On the upside, my experience with the Amplifi HD line of mesh routers (also from Ubiquiti) is that they can be used without establishing an account, as long as you are willing to give up remote access to the router. Being a mesh system, the Amplifi HD is usually sold as a set of three devices, but you can buy just the cube-shaped router. It has 4 Ethernet LAN ports and, as a bonus, tells you the time of day. Another nice feature of the Amplifi HD router is that you can rollback the firmware to the previous version should a new version cause a problem (this is not true of the AmpliFi Alien models).

An excellent choice could be pcWRT. I say "could be" because I have not used a pcWRT router.

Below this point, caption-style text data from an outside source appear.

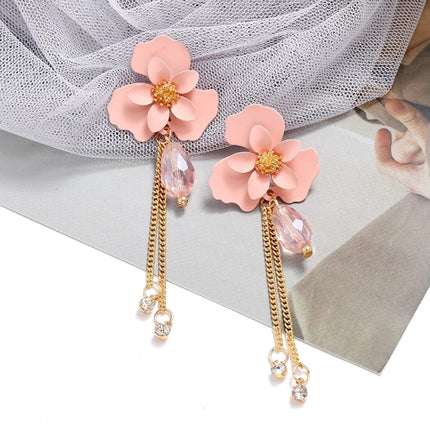 Flower Shaped Strip Drop Earrings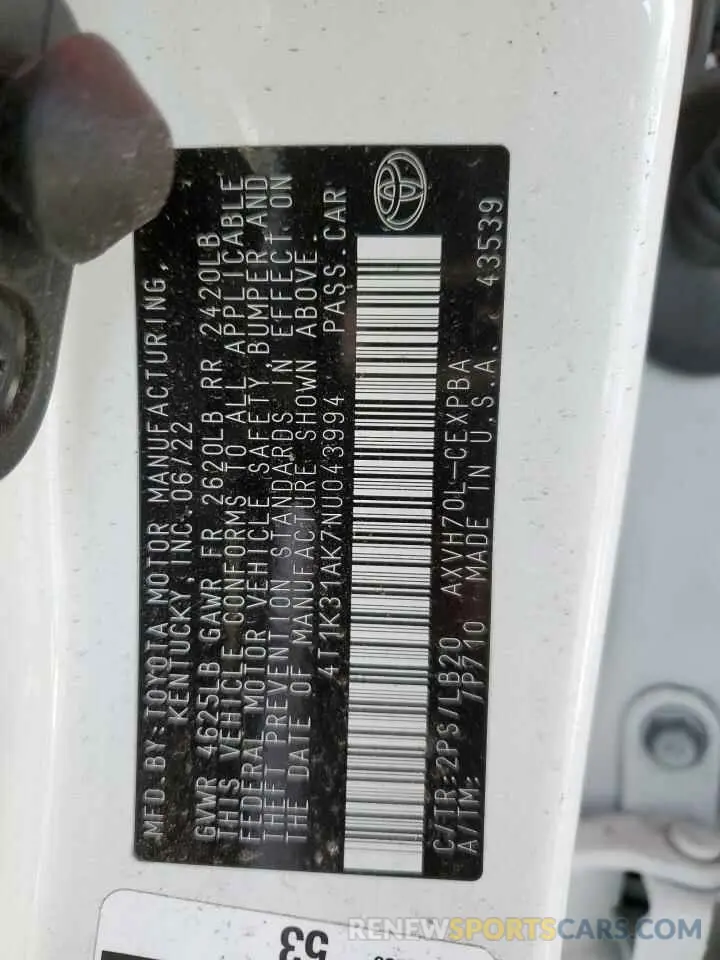 12 fotografías del automóvil dañado 4T1K31AK7NU043994 TOYOTA CAMRY 2022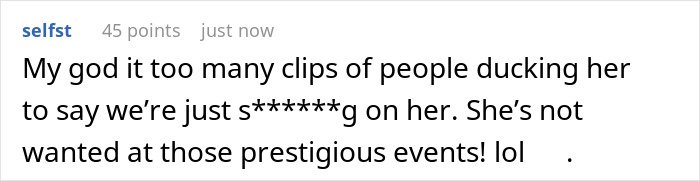 Text comment discussing people avoiding Kylie Jenner at prestigious events after Timothée Chalamet snubs her at Golden Globes.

However, it is very much focused on security and costs only $129. More here.

Some brands to avoid: D-Link, Netgear, Tenda and Synology.

Update Feb 20, 2021: Another company to consider is GL.iNet. I have not used their products, but they are cheap and the company has a focus on security. Their routers run OpenWRT and include an OpenVPN client, a WireGuard client, Tor and encrypted DNS from either Cloudflare or NextDNS. The Slate (GL-AR750S-Ext) was released in 2019 and sells for about $55 (as of Feb. 2021). The Beryl (GL-MT1300) is newer and sells for about $70. At these prices, we can't expect great speeds or for the routers to handle too many attached clients.

Some routers include VPN server software but this is for accessing a home network when away from home and not relevant at all to working from home.

PERFORMANCE

Update: October 3, 2020: Although the point here is about security, let me add this Wi-Fi performance tip: the Wi-Fi network(s) on the inner/secure/second router should run on different channels than the networks used by the outer router. If possible, the inner router should only use one Wi-FI frequency band, again, to avoid interfering with the outer router.

If both routers use the 2.4GHz band, then each should be configured with a different fixed channel, either 1 or 6 or 11. Many routers default to picking a channel automatically, but from what I have seen, they do a poor job. Thus, to avoid interference, it is best to manually pick a channel for each router. More here. If both routers use the 5GHz band, then the channels should be different and fixed, and, in addition, the channel width should be relatively narrow (again to avoid interference). Narrow channels on the 5GHz band are 20MHz and 40MHz wide. Wider channels are 80 and 160MHz. Many, but not all, routers let you configure the channel width.